Foreign Company means a company incorporated in the Union in which a foreign individual or entity owns or controls an ownership interest of more than thirty-five percent. It means that if more than 35% of a company’s shares are directly or indirectly owned by foreign shareholder, the company will be classified as a foreign company. No minimum capital requirement exists for the incorporation of a company under Myanmar Company Law 2017. However, minimum capital requirements may be set by relevant government authorities depending upon the entity’s business operations.

Every Company will have a constitution to bind a company and its members including their heirs and legal representatives to observe all the provision of the constitution. The Directorate of Investment and Company Administration (DICA) published a model constitution, which is not mandatory to follow and can be modified. Any person may apply to Companies Registry Office (CRO) via online platform to incorporate and register under the Myanmar Companies Law. Every Company must open a registered office in Myanmar within 28 days at the date of registration. All Companies must file the annual return with the registrar within 2 months of its corporation and once at least every year.

Overseas Corporation

An overseas corporation operating in Myanmar may register the entity to carry on business in the Union. An overseas corporation may not be registered if it has a name identical or closely resembles to that of a body corporate in existence that is already registered in Myanmar. The overseas company shall appoint an ordinarily resident authorised officer who is authorised to accept the service of documents in Myanmar on behalf of the overseas corporation. The overseas corporation notify to DICA of any changes relating to the corporation. Every overseas corporation shall file a balance sheet made up to the end of its last financial year; a copy of its cash flow statement for its last financial year; and a copy of its profit and loss statement for its last financial year annually. Also, the annual return must be filed with the registrar within 28 days of the end of its financial year.

Investment Entities

A foreign company may establish its business in the form of a 100% foreign-owned company, register as an overseas corporation, or enter into a joint venture arrangement with a local entity, citizen, state owned entity. The aforementioned types of entitles are permissible under the Myanmar Investment Law and Myanmar Company Law.

There are two categories of investment approval procedure, one is a Myanmar Investment Commission (MIC) permit and the other one is an investment endorsement.
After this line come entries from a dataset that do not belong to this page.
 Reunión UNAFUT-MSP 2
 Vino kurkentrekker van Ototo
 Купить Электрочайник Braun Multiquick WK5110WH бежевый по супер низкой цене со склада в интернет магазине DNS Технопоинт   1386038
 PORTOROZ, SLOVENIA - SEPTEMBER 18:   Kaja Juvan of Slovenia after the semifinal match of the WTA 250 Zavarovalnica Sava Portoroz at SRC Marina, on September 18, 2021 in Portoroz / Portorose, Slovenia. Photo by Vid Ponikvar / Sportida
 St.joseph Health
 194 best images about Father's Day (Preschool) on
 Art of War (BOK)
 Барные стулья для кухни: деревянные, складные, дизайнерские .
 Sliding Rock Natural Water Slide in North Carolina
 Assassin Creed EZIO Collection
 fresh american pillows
The investor can invest after receiving the permit from the commission for the investment activities stipulated in the Myanmar Investment Rules. If the investors are not in the category of investment activities acquire a MIC permit, he may apply an investment endorsement in order to enjoy the rights to use long-term lease land and other incentives. A Joint Venture is permissible for any project in Myanmar, but there are certain business sectors specified in the MIC notification 15/2017 which require a citizen or local company.
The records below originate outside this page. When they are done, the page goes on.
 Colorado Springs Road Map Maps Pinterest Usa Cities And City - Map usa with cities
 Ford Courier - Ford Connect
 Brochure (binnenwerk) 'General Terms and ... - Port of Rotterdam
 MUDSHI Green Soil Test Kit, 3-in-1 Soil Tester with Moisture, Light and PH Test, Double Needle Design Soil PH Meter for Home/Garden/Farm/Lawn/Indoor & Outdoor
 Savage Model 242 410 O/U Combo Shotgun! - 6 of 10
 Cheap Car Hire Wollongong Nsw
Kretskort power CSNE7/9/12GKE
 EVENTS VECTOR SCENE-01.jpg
Restriction and Prohibition on Investment Businesses

Myanmar currently offers a wide range of opportunities for foreign investment. Nevertheless, depending on the entity’s business scope, several restrictions may apply. The MIC issued Notification 15/2017 on April 10, 2017, which sets out the following restrictions:

Types of Restrictions Business Categories
Prohibited investment activities Arms and weapons manufacturing, forest management, electric grid system administration, air traffic services, pilotage services, and others
Investment areas reserved for Myanmar citizens Manufacturing of forest products, establishment of animal quarantine stations, exploration and production of gemstones (including jade), pet care services, tourism services, fresh water fisheries services, and others
Business lines to be carried out by joint venture Manufacturing/distribution of plastic products, flammable solids and liquids, oxidants, corrosive chemicals, confectionery, spirits, food products, drinking water, soap, and cosmetic products; real estate development projects; tourism services; and others
Business lines that require approval from a particular ministry or other governmental body Media and broadcasting services, investment relating to fisheries, import and export services, telecommunication services; production/distribution of mineral water, beer, and cosmetics; and among others.

In addition, certain large-scale or environmentally-sensitive investment projects require an environmental impact assessment report. Foreigners are prohibited from investing in projects that adversely affect public health, produce hazardous or poisonous wastes, or that cause significant harm to the environment.

Investment Incentives and Guarantees

A foreign investor under MIL has the right to a wide range of benefits and incentives at the discretion of the MIC. These incentives include:

Income tax exemption for 3 years for adequately-developed regions, 5 years for moderately-developed regions, and 7 years for less-developed regions, each exemption starting from the year beginning from the commencement of commercial operations;

If the investor reinvests profits from its business within one year, the tax exemption/relief may be extended to income from such reinvested profit;

A right to accelerate the depreciation rate for the machinery, equipment, buildings, or other working capital and to claim the same as a deductible expense;

The income tax exemption will be allowed for up to 50% of the profits on the exported product;

Exemption or relief of commercial tax on the products manufactured for export.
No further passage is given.